Je suppose qu'un train en a caché un autre: la guerre froide qui polarisait l'attention sur l'opposition des deux blocs "soviétique" et "capitaliste" a dissimulé aux Européens la mondialisation néo-libérale, financière et transversale qui a finalement, réellement, ruiné l'agriculture française (notamment à travers les traités de libre-échange qui, pour reprendre la formule chomskyenne, "ne sont ni libres ni ne concernent les échanges").

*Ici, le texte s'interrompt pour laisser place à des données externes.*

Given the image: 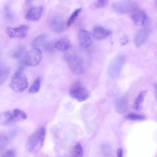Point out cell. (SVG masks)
I'll return each instance as SVG.
<instances>
[{
    "label": "cell",
    "mask_w": 157,
    "mask_h": 157,
    "mask_svg": "<svg viewBox=\"0 0 157 157\" xmlns=\"http://www.w3.org/2000/svg\"><path fill=\"white\" fill-rule=\"evenodd\" d=\"M8 138L5 136L2 135L1 137L0 150L1 151L4 149L7 144Z\"/></svg>",
    "instance_id": "29"
},
{
    "label": "cell",
    "mask_w": 157,
    "mask_h": 157,
    "mask_svg": "<svg viewBox=\"0 0 157 157\" xmlns=\"http://www.w3.org/2000/svg\"><path fill=\"white\" fill-rule=\"evenodd\" d=\"M78 39L79 44L83 48L89 47L92 43L90 33L87 30L82 29L78 33Z\"/></svg>",
    "instance_id": "8"
},
{
    "label": "cell",
    "mask_w": 157,
    "mask_h": 157,
    "mask_svg": "<svg viewBox=\"0 0 157 157\" xmlns=\"http://www.w3.org/2000/svg\"><path fill=\"white\" fill-rule=\"evenodd\" d=\"M150 32L149 29L147 28H144L139 31L134 39L136 45L139 47L143 44L148 38Z\"/></svg>",
    "instance_id": "15"
},
{
    "label": "cell",
    "mask_w": 157,
    "mask_h": 157,
    "mask_svg": "<svg viewBox=\"0 0 157 157\" xmlns=\"http://www.w3.org/2000/svg\"><path fill=\"white\" fill-rule=\"evenodd\" d=\"M126 117L127 119L132 121L143 120L145 118L143 116L134 113H130Z\"/></svg>",
    "instance_id": "25"
},
{
    "label": "cell",
    "mask_w": 157,
    "mask_h": 157,
    "mask_svg": "<svg viewBox=\"0 0 157 157\" xmlns=\"http://www.w3.org/2000/svg\"><path fill=\"white\" fill-rule=\"evenodd\" d=\"M113 7L117 13L124 14L135 10L136 5L132 0H121L114 3Z\"/></svg>",
    "instance_id": "6"
},
{
    "label": "cell",
    "mask_w": 157,
    "mask_h": 157,
    "mask_svg": "<svg viewBox=\"0 0 157 157\" xmlns=\"http://www.w3.org/2000/svg\"><path fill=\"white\" fill-rule=\"evenodd\" d=\"M69 93L71 98L79 102L86 100L89 96L87 90L79 82H76L73 85Z\"/></svg>",
    "instance_id": "5"
},
{
    "label": "cell",
    "mask_w": 157,
    "mask_h": 157,
    "mask_svg": "<svg viewBox=\"0 0 157 157\" xmlns=\"http://www.w3.org/2000/svg\"><path fill=\"white\" fill-rule=\"evenodd\" d=\"M54 46L59 51L61 52L66 51L68 50L70 47V40L67 36H62L55 42Z\"/></svg>",
    "instance_id": "16"
},
{
    "label": "cell",
    "mask_w": 157,
    "mask_h": 157,
    "mask_svg": "<svg viewBox=\"0 0 157 157\" xmlns=\"http://www.w3.org/2000/svg\"><path fill=\"white\" fill-rule=\"evenodd\" d=\"M49 25L51 29L56 33H61L65 29V25L63 20L58 16L52 17L50 20Z\"/></svg>",
    "instance_id": "11"
},
{
    "label": "cell",
    "mask_w": 157,
    "mask_h": 157,
    "mask_svg": "<svg viewBox=\"0 0 157 157\" xmlns=\"http://www.w3.org/2000/svg\"><path fill=\"white\" fill-rule=\"evenodd\" d=\"M66 58L68 67L72 72L78 75L84 73V62L81 57L75 55H70Z\"/></svg>",
    "instance_id": "2"
},
{
    "label": "cell",
    "mask_w": 157,
    "mask_h": 157,
    "mask_svg": "<svg viewBox=\"0 0 157 157\" xmlns=\"http://www.w3.org/2000/svg\"><path fill=\"white\" fill-rule=\"evenodd\" d=\"M28 86L26 76L21 71H18L13 75L9 84L10 88L16 92H23Z\"/></svg>",
    "instance_id": "1"
},
{
    "label": "cell",
    "mask_w": 157,
    "mask_h": 157,
    "mask_svg": "<svg viewBox=\"0 0 157 157\" xmlns=\"http://www.w3.org/2000/svg\"><path fill=\"white\" fill-rule=\"evenodd\" d=\"M0 118V124L2 125L11 124L18 121V119L14 115L13 112L9 111L2 113L1 114Z\"/></svg>",
    "instance_id": "14"
},
{
    "label": "cell",
    "mask_w": 157,
    "mask_h": 157,
    "mask_svg": "<svg viewBox=\"0 0 157 157\" xmlns=\"http://www.w3.org/2000/svg\"><path fill=\"white\" fill-rule=\"evenodd\" d=\"M109 30L100 26H96L93 28L92 35L95 39L100 40L105 39L112 34Z\"/></svg>",
    "instance_id": "10"
},
{
    "label": "cell",
    "mask_w": 157,
    "mask_h": 157,
    "mask_svg": "<svg viewBox=\"0 0 157 157\" xmlns=\"http://www.w3.org/2000/svg\"><path fill=\"white\" fill-rule=\"evenodd\" d=\"M39 129L40 144L42 146L43 145L46 134V129L44 126L41 127Z\"/></svg>",
    "instance_id": "27"
},
{
    "label": "cell",
    "mask_w": 157,
    "mask_h": 157,
    "mask_svg": "<svg viewBox=\"0 0 157 157\" xmlns=\"http://www.w3.org/2000/svg\"><path fill=\"white\" fill-rule=\"evenodd\" d=\"M131 18L134 23L139 25H145L147 21L148 17L146 13L142 10H135L132 14Z\"/></svg>",
    "instance_id": "13"
},
{
    "label": "cell",
    "mask_w": 157,
    "mask_h": 157,
    "mask_svg": "<svg viewBox=\"0 0 157 157\" xmlns=\"http://www.w3.org/2000/svg\"><path fill=\"white\" fill-rule=\"evenodd\" d=\"M156 3H157V2H156Z\"/></svg>",
    "instance_id": "35"
},
{
    "label": "cell",
    "mask_w": 157,
    "mask_h": 157,
    "mask_svg": "<svg viewBox=\"0 0 157 157\" xmlns=\"http://www.w3.org/2000/svg\"><path fill=\"white\" fill-rule=\"evenodd\" d=\"M155 88V89L156 92V99L157 101V84H155L154 86Z\"/></svg>",
    "instance_id": "33"
},
{
    "label": "cell",
    "mask_w": 157,
    "mask_h": 157,
    "mask_svg": "<svg viewBox=\"0 0 157 157\" xmlns=\"http://www.w3.org/2000/svg\"><path fill=\"white\" fill-rule=\"evenodd\" d=\"M83 151L81 144L79 143L76 144L74 147L73 154L74 156L82 157L83 155Z\"/></svg>",
    "instance_id": "23"
},
{
    "label": "cell",
    "mask_w": 157,
    "mask_h": 157,
    "mask_svg": "<svg viewBox=\"0 0 157 157\" xmlns=\"http://www.w3.org/2000/svg\"><path fill=\"white\" fill-rule=\"evenodd\" d=\"M10 73V69L6 67H1L0 82L1 85L3 84L9 77Z\"/></svg>",
    "instance_id": "20"
},
{
    "label": "cell",
    "mask_w": 157,
    "mask_h": 157,
    "mask_svg": "<svg viewBox=\"0 0 157 157\" xmlns=\"http://www.w3.org/2000/svg\"><path fill=\"white\" fill-rule=\"evenodd\" d=\"M40 143L39 129L33 133L28 138L26 144V148L29 152L33 151L38 143Z\"/></svg>",
    "instance_id": "12"
},
{
    "label": "cell",
    "mask_w": 157,
    "mask_h": 157,
    "mask_svg": "<svg viewBox=\"0 0 157 157\" xmlns=\"http://www.w3.org/2000/svg\"><path fill=\"white\" fill-rule=\"evenodd\" d=\"M125 60V57L122 54L117 56L112 60L108 69V75L111 78H114L119 75Z\"/></svg>",
    "instance_id": "4"
},
{
    "label": "cell",
    "mask_w": 157,
    "mask_h": 157,
    "mask_svg": "<svg viewBox=\"0 0 157 157\" xmlns=\"http://www.w3.org/2000/svg\"><path fill=\"white\" fill-rule=\"evenodd\" d=\"M4 13L6 18L8 20H11L13 17L12 12L8 5H6L4 8Z\"/></svg>",
    "instance_id": "26"
},
{
    "label": "cell",
    "mask_w": 157,
    "mask_h": 157,
    "mask_svg": "<svg viewBox=\"0 0 157 157\" xmlns=\"http://www.w3.org/2000/svg\"><path fill=\"white\" fill-rule=\"evenodd\" d=\"M42 58L41 50L33 47L27 52L24 56V62L25 65L29 67H35L40 62Z\"/></svg>",
    "instance_id": "3"
},
{
    "label": "cell",
    "mask_w": 157,
    "mask_h": 157,
    "mask_svg": "<svg viewBox=\"0 0 157 157\" xmlns=\"http://www.w3.org/2000/svg\"><path fill=\"white\" fill-rule=\"evenodd\" d=\"M117 155L118 157H122L123 156V151L121 148H120L118 149L117 152Z\"/></svg>",
    "instance_id": "32"
},
{
    "label": "cell",
    "mask_w": 157,
    "mask_h": 157,
    "mask_svg": "<svg viewBox=\"0 0 157 157\" xmlns=\"http://www.w3.org/2000/svg\"><path fill=\"white\" fill-rule=\"evenodd\" d=\"M47 40L46 36L44 34H41L34 39L32 42V45L34 47L39 48L40 47H42L43 48L47 49H48V47L49 45Z\"/></svg>",
    "instance_id": "17"
},
{
    "label": "cell",
    "mask_w": 157,
    "mask_h": 157,
    "mask_svg": "<svg viewBox=\"0 0 157 157\" xmlns=\"http://www.w3.org/2000/svg\"><path fill=\"white\" fill-rule=\"evenodd\" d=\"M147 94L146 90L142 91L140 92L135 99L133 108L136 110L139 111L142 108V104Z\"/></svg>",
    "instance_id": "19"
},
{
    "label": "cell",
    "mask_w": 157,
    "mask_h": 157,
    "mask_svg": "<svg viewBox=\"0 0 157 157\" xmlns=\"http://www.w3.org/2000/svg\"><path fill=\"white\" fill-rule=\"evenodd\" d=\"M29 29L28 26L22 25L15 28L8 27L6 32L10 38L22 39L26 37Z\"/></svg>",
    "instance_id": "7"
},
{
    "label": "cell",
    "mask_w": 157,
    "mask_h": 157,
    "mask_svg": "<svg viewBox=\"0 0 157 157\" xmlns=\"http://www.w3.org/2000/svg\"><path fill=\"white\" fill-rule=\"evenodd\" d=\"M109 0H97L95 4L96 8L101 9L107 5Z\"/></svg>",
    "instance_id": "28"
},
{
    "label": "cell",
    "mask_w": 157,
    "mask_h": 157,
    "mask_svg": "<svg viewBox=\"0 0 157 157\" xmlns=\"http://www.w3.org/2000/svg\"><path fill=\"white\" fill-rule=\"evenodd\" d=\"M19 116L24 120H25L27 118V115L23 111L19 109L18 116Z\"/></svg>",
    "instance_id": "31"
},
{
    "label": "cell",
    "mask_w": 157,
    "mask_h": 157,
    "mask_svg": "<svg viewBox=\"0 0 157 157\" xmlns=\"http://www.w3.org/2000/svg\"><path fill=\"white\" fill-rule=\"evenodd\" d=\"M25 51V48L22 46H20L17 48L14 51L12 56L15 58H19L23 54Z\"/></svg>",
    "instance_id": "24"
},
{
    "label": "cell",
    "mask_w": 157,
    "mask_h": 157,
    "mask_svg": "<svg viewBox=\"0 0 157 157\" xmlns=\"http://www.w3.org/2000/svg\"><path fill=\"white\" fill-rule=\"evenodd\" d=\"M40 78L39 77L36 78L29 89V93L33 94L38 92L40 88Z\"/></svg>",
    "instance_id": "21"
},
{
    "label": "cell",
    "mask_w": 157,
    "mask_h": 157,
    "mask_svg": "<svg viewBox=\"0 0 157 157\" xmlns=\"http://www.w3.org/2000/svg\"><path fill=\"white\" fill-rule=\"evenodd\" d=\"M16 153L13 150H7L2 156L4 157H15L16 156Z\"/></svg>",
    "instance_id": "30"
},
{
    "label": "cell",
    "mask_w": 157,
    "mask_h": 157,
    "mask_svg": "<svg viewBox=\"0 0 157 157\" xmlns=\"http://www.w3.org/2000/svg\"><path fill=\"white\" fill-rule=\"evenodd\" d=\"M33 0H26V2H30L31 1H32Z\"/></svg>",
    "instance_id": "34"
},
{
    "label": "cell",
    "mask_w": 157,
    "mask_h": 157,
    "mask_svg": "<svg viewBox=\"0 0 157 157\" xmlns=\"http://www.w3.org/2000/svg\"><path fill=\"white\" fill-rule=\"evenodd\" d=\"M44 12V8L42 6H37L30 8L25 16V18L31 21H36L41 18Z\"/></svg>",
    "instance_id": "9"
},
{
    "label": "cell",
    "mask_w": 157,
    "mask_h": 157,
    "mask_svg": "<svg viewBox=\"0 0 157 157\" xmlns=\"http://www.w3.org/2000/svg\"><path fill=\"white\" fill-rule=\"evenodd\" d=\"M81 10L82 8H79L76 9L72 12L67 22V25L68 26H70L73 24Z\"/></svg>",
    "instance_id": "22"
},
{
    "label": "cell",
    "mask_w": 157,
    "mask_h": 157,
    "mask_svg": "<svg viewBox=\"0 0 157 157\" xmlns=\"http://www.w3.org/2000/svg\"><path fill=\"white\" fill-rule=\"evenodd\" d=\"M128 105V100L125 98L117 100L115 103V109L117 113H123L127 109Z\"/></svg>",
    "instance_id": "18"
}]
</instances>
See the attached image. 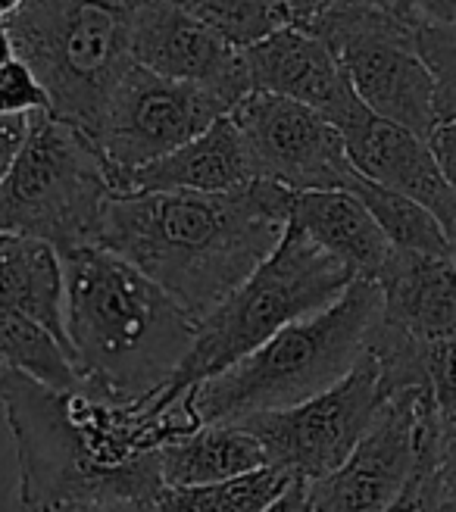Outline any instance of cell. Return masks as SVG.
Returning <instances> with one entry per match:
<instances>
[{"label":"cell","instance_id":"cell-1","mask_svg":"<svg viewBox=\"0 0 456 512\" xmlns=\"http://www.w3.org/2000/svg\"><path fill=\"white\" fill-rule=\"evenodd\" d=\"M0 406L13 434L25 512L154 503L163 488L160 450L204 425L191 394L160 403L122 397L94 381L75 391L0 366Z\"/></svg>","mask_w":456,"mask_h":512},{"label":"cell","instance_id":"cell-2","mask_svg":"<svg viewBox=\"0 0 456 512\" xmlns=\"http://www.w3.org/2000/svg\"><path fill=\"white\" fill-rule=\"evenodd\" d=\"M291 197L263 178L216 194H122L107 203L97 244L135 263L200 322L282 241Z\"/></svg>","mask_w":456,"mask_h":512},{"label":"cell","instance_id":"cell-3","mask_svg":"<svg viewBox=\"0 0 456 512\" xmlns=\"http://www.w3.org/2000/svg\"><path fill=\"white\" fill-rule=\"evenodd\" d=\"M66 335L85 381L147 397L185 363L197 319L125 256L82 244L63 250Z\"/></svg>","mask_w":456,"mask_h":512},{"label":"cell","instance_id":"cell-4","mask_svg":"<svg viewBox=\"0 0 456 512\" xmlns=\"http://www.w3.org/2000/svg\"><path fill=\"white\" fill-rule=\"evenodd\" d=\"M382 316V291L372 278H353L325 310L303 316L191 391L200 422H241L285 409L332 388L369 347Z\"/></svg>","mask_w":456,"mask_h":512},{"label":"cell","instance_id":"cell-5","mask_svg":"<svg viewBox=\"0 0 456 512\" xmlns=\"http://www.w3.org/2000/svg\"><path fill=\"white\" fill-rule=\"evenodd\" d=\"M357 278L341 260L288 222L282 241L253 269L244 285L197 322V338L185 363L157 391L160 403H175L207 378L235 366L285 325L325 310Z\"/></svg>","mask_w":456,"mask_h":512},{"label":"cell","instance_id":"cell-6","mask_svg":"<svg viewBox=\"0 0 456 512\" xmlns=\"http://www.w3.org/2000/svg\"><path fill=\"white\" fill-rule=\"evenodd\" d=\"M141 0H25L7 16L22 57L47 91V113L97 135L107 104L135 63Z\"/></svg>","mask_w":456,"mask_h":512},{"label":"cell","instance_id":"cell-7","mask_svg":"<svg viewBox=\"0 0 456 512\" xmlns=\"http://www.w3.org/2000/svg\"><path fill=\"white\" fill-rule=\"evenodd\" d=\"M113 197L97 141L79 125L38 110L0 188V235L38 238L60 253L97 244L100 219Z\"/></svg>","mask_w":456,"mask_h":512},{"label":"cell","instance_id":"cell-8","mask_svg":"<svg viewBox=\"0 0 456 512\" xmlns=\"http://www.w3.org/2000/svg\"><path fill=\"white\" fill-rule=\"evenodd\" d=\"M347 75V82L363 104L419 138H432L438 128L432 72H428L416 32L369 0L319 13L310 25Z\"/></svg>","mask_w":456,"mask_h":512},{"label":"cell","instance_id":"cell-9","mask_svg":"<svg viewBox=\"0 0 456 512\" xmlns=\"http://www.w3.org/2000/svg\"><path fill=\"white\" fill-rule=\"evenodd\" d=\"M388 397L391 388L382 375V363L372 347H366L353 369L332 388L285 409L253 413L238 425L257 434L269 453V463L303 481H316L335 472L363 441Z\"/></svg>","mask_w":456,"mask_h":512},{"label":"cell","instance_id":"cell-10","mask_svg":"<svg viewBox=\"0 0 456 512\" xmlns=\"http://www.w3.org/2000/svg\"><path fill=\"white\" fill-rule=\"evenodd\" d=\"M438 425V403L425 384L394 391L344 463L325 478L307 481L313 509L385 512L410 484L422 456L438 444Z\"/></svg>","mask_w":456,"mask_h":512},{"label":"cell","instance_id":"cell-11","mask_svg":"<svg viewBox=\"0 0 456 512\" xmlns=\"http://www.w3.org/2000/svg\"><path fill=\"white\" fill-rule=\"evenodd\" d=\"M225 113H232V107L207 88L166 79L154 69L132 63L110 97L94 141L113 178L166 157L207 132Z\"/></svg>","mask_w":456,"mask_h":512},{"label":"cell","instance_id":"cell-12","mask_svg":"<svg viewBox=\"0 0 456 512\" xmlns=\"http://www.w3.org/2000/svg\"><path fill=\"white\" fill-rule=\"evenodd\" d=\"M253 178L288 191H335L357 178L341 128L291 97L250 91L232 110Z\"/></svg>","mask_w":456,"mask_h":512},{"label":"cell","instance_id":"cell-13","mask_svg":"<svg viewBox=\"0 0 456 512\" xmlns=\"http://www.w3.org/2000/svg\"><path fill=\"white\" fill-rule=\"evenodd\" d=\"M132 54L135 63L166 79L207 88L232 110L253 91L244 47L222 38L172 0H141Z\"/></svg>","mask_w":456,"mask_h":512},{"label":"cell","instance_id":"cell-14","mask_svg":"<svg viewBox=\"0 0 456 512\" xmlns=\"http://www.w3.org/2000/svg\"><path fill=\"white\" fill-rule=\"evenodd\" d=\"M335 125L344 135L353 169L375 185L419 200L441 219L450 244H456V197L438 166L432 144L410 128L372 113L360 97L338 116Z\"/></svg>","mask_w":456,"mask_h":512},{"label":"cell","instance_id":"cell-15","mask_svg":"<svg viewBox=\"0 0 456 512\" xmlns=\"http://www.w3.org/2000/svg\"><path fill=\"white\" fill-rule=\"evenodd\" d=\"M253 91H269L278 97H291L325 113L332 122L357 100L347 75L316 32L288 25L282 32L244 47Z\"/></svg>","mask_w":456,"mask_h":512},{"label":"cell","instance_id":"cell-16","mask_svg":"<svg viewBox=\"0 0 456 512\" xmlns=\"http://www.w3.org/2000/svg\"><path fill=\"white\" fill-rule=\"evenodd\" d=\"M253 182V169L244 138L232 113L216 119L207 132H200L188 144L175 147L166 157L138 166L132 172L113 175V194H160V191H232Z\"/></svg>","mask_w":456,"mask_h":512},{"label":"cell","instance_id":"cell-17","mask_svg":"<svg viewBox=\"0 0 456 512\" xmlns=\"http://www.w3.org/2000/svg\"><path fill=\"white\" fill-rule=\"evenodd\" d=\"M382 291V322L407 331L416 341L456 335V256L391 250L375 275Z\"/></svg>","mask_w":456,"mask_h":512},{"label":"cell","instance_id":"cell-18","mask_svg":"<svg viewBox=\"0 0 456 512\" xmlns=\"http://www.w3.org/2000/svg\"><path fill=\"white\" fill-rule=\"evenodd\" d=\"M288 222L341 260L357 278L375 281L394 250L366 203L347 188L297 191L291 197Z\"/></svg>","mask_w":456,"mask_h":512},{"label":"cell","instance_id":"cell-19","mask_svg":"<svg viewBox=\"0 0 456 512\" xmlns=\"http://www.w3.org/2000/svg\"><path fill=\"white\" fill-rule=\"evenodd\" d=\"M0 306L32 316L69 344L66 275L63 256L54 244L7 235L4 247H0Z\"/></svg>","mask_w":456,"mask_h":512},{"label":"cell","instance_id":"cell-20","mask_svg":"<svg viewBox=\"0 0 456 512\" xmlns=\"http://www.w3.org/2000/svg\"><path fill=\"white\" fill-rule=\"evenodd\" d=\"M272 466L257 434L238 422H207L160 450L163 484H210Z\"/></svg>","mask_w":456,"mask_h":512},{"label":"cell","instance_id":"cell-21","mask_svg":"<svg viewBox=\"0 0 456 512\" xmlns=\"http://www.w3.org/2000/svg\"><path fill=\"white\" fill-rule=\"evenodd\" d=\"M0 366L16 369L57 391H75L85 384V375L66 341L32 316L4 310V306H0Z\"/></svg>","mask_w":456,"mask_h":512},{"label":"cell","instance_id":"cell-22","mask_svg":"<svg viewBox=\"0 0 456 512\" xmlns=\"http://www.w3.org/2000/svg\"><path fill=\"white\" fill-rule=\"evenodd\" d=\"M282 466H263L210 484H163L154 497L157 512H263L282 497L291 481Z\"/></svg>","mask_w":456,"mask_h":512},{"label":"cell","instance_id":"cell-23","mask_svg":"<svg viewBox=\"0 0 456 512\" xmlns=\"http://www.w3.org/2000/svg\"><path fill=\"white\" fill-rule=\"evenodd\" d=\"M172 4L238 47L257 44L288 25L307 29L313 22V7L307 0H172Z\"/></svg>","mask_w":456,"mask_h":512},{"label":"cell","instance_id":"cell-24","mask_svg":"<svg viewBox=\"0 0 456 512\" xmlns=\"http://www.w3.org/2000/svg\"><path fill=\"white\" fill-rule=\"evenodd\" d=\"M347 191H353L366 203L375 222L382 225V232L391 241V247L419 250V253H453V244L444 232L441 219L428 207H422L419 200L400 194V191H391L385 185H375L360 172Z\"/></svg>","mask_w":456,"mask_h":512},{"label":"cell","instance_id":"cell-25","mask_svg":"<svg viewBox=\"0 0 456 512\" xmlns=\"http://www.w3.org/2000/svg\"><path fill=\"white\" fill-rule=\"evenodd\" d=\"M416 47L432 72L438 125L456 122V29H416Z\"/></svg>","mask_w":456,"mask_h":512},{"label":"cell","instance_id":"cell-26","mask_svg":"<svg viewBox=\"0 0 456 512\" xmlns=\"http://www.w3.org/2000/svg\"><path fill=\"white\" fill-rule=\"evenodd\" d=\"M47 107V91L29 63L22 57L0 63V116H29Z\"/></svg>","mask_w":456,"mask_h":512},{"label":"cell","instance_id":"cell-27","mask_svg":"<svg viewBox=\"0 0 456 512\" xmlns=\"http://www.w3.org/2000/svg\"><path fill=\"white\" fill-rule=\"evenodd\" d=\"M425 384L432 391L438 413H456V335L422 344Z\"/></svg>","mask_w":456,"mask_h":512},{"label":"cell","instance_id":"cell-28","mask_svg":"<svg viewBox=\"0 0 456 512\" xmlns=\"http://www.w3.org/2000/svg\"><path fill=\"white\" fill-rule=\"evenodd\" d=\"M410 29H456V0H369Z\"/></svg>","mask_w":456,"mask_h":512},{"label":"cell","instance_id":"cell-29","mask_svg":"<svg viewBox=\"0 0 456 512\" xmlns=\"http://www.w3.org/2000/svg\"><path fill=\"white\" fill-rule=\"evenodd\" d=\"M438 481L441 494H456V413H441L438 425Z\"/></svg>","mask_w":456,"mask_h":512},{"label":"cell","instance_id":"cell-30","mask_svg":"<svg viewBox=\"0 0 456 512\" xmlns=\"http://www.w3.org/2000/svg\"><path fill=\"white\" fill-rule=\"evenodd\" d=\"M29 116H0V188H4L7 175L19 157V150L25 144V135H29Z\"/></svg>","mask_w":456,"mask_h":512},{"label":"cell","instance_id":"cell-31","mask_svg":"<svg viewBox=\"0 0 456 512\" xmlns=\"http://www.w3.org/2000/svg\"><path fill=\"white\" fill-rule=\"evenodd\" d=\"M428 144H432L438 166H441L447 185L456 197V122H441L432 132V138H428Z\"/></svg>","mask_w":456,"mask_h":512},{"label":"cell","instance_id":"cell-32","mask_svg":"<svg viewBox=\"0 0 456 512\" xmlns=\"http://www.w3.org/2000/svg\"><path fill=\"white\" fill-rule=\"evenodd\" d=\"M263 512H316L313 503H310V491H307V481L303 478H294L291 488L278 497L272 506H266Z\"/></svg>","mask_w":456,"mask_h":512},{"label":"cell","instance_id":"cell-33","mask_svg":"<svg viewBox=\"0 0 456 512\" xmlns=\"http://www.w3.org/2000/svg\"><path fill=\"white\" fill-rule=\"evenodd\" d=\"M63 512H157L154 503H110V506H79Z\"/></svg>","mask_w":456,"mask_h":512},{"label":"cell","instance_id":"cell-34","mask_svg":"<svg viewBox=\"0 0 456 512\" xmlns=\"http://www.w3.org/2000/svg\"><path fill=\"white\" fill-rule=\"evenodd\" d=\"M16 57V41H13V32H10V22L0 19V63H7Z\"/></svg>","mask_w":456,"mask_h":512},{"label":"cell","instance_id":"cell-35","mask_svg":"<svg viewBox=\"0 0 456 512\" xmlns=\"http://www.w3.org/2000/svg\"><path fill=\"white\" fill-rule=\"evenodd\" d=\"M307 4L313 7V19L325 10H335V7H344V4H353V0H307Z\"/></svg>","mask_w":456,"mask_h":512},{"label":"cell","instance_id":"cell-36","mask_svg":"<svg viewBox=\"0 0 456 512\" xmlns=\"http://www.w3.org/2000/svg\"><path fill=\"white\" fill-rule=\"evenodd\" d=\"M25 4V0H0V19H7V16H13L19 7Z\"/></svg>","mask_w":456,"mask_h":512},{"label":"cell","instance_id":"cell-37","mask_svg":"<svg viewBox=\"0 0 456 512\" xmlns=\"http://www.w3.org/2000/svg\"><path fill=\"white\" fill-rule=\"evenodd\" d=\"M438 512H456V494L444 497V500H441V506H438Z\"/></svg>","mask_w":456,"mask_h":512},{"label":"cell","instance_id":"cell-38","mask_svg":"<svg viewBox=\"0 0 456 512\" xmlns=\"http://www.w3.org/2000/svg\"><path fill=\"white\" fill-rule=\"evenodd\" d=\"M4 241H7V235H0V247H4Z\"/></svg>","mask_w":456,"mask_h":512},{"label":"cell","instance_id":"cell-39","mask_svg":"<svg viewBox=\"0 0 456 512\" xmlns=\"http://www.w3.org/2000/svg\"><path fill=\"white\" fill-rule=\"evenodd\" d=\"M453 256H456V244H453Z\"/></svg>","mask_w":456,"mask_h":512}]
</instances>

Mais ce qui est peut-être le plus déroutant, dans ce volume, c'est de constater la totale absence de clairvoyance de gens qui sont en théorie des professionnels de la prévision et se sont avérés incapables de juger de l'avenir des campagnes autrement qu'en termes de darwinisme social à la de Gaulle et d'élimination des moins aptes dans une compétition âpre, mais loyale. Peut-être eût-il mieux valu confier ce quatrième volume à des historiens plutôt qu'à des apprentis énarques et à des ressortissants de Sciences Po? Tout cela donne sérieusement à réfléchir...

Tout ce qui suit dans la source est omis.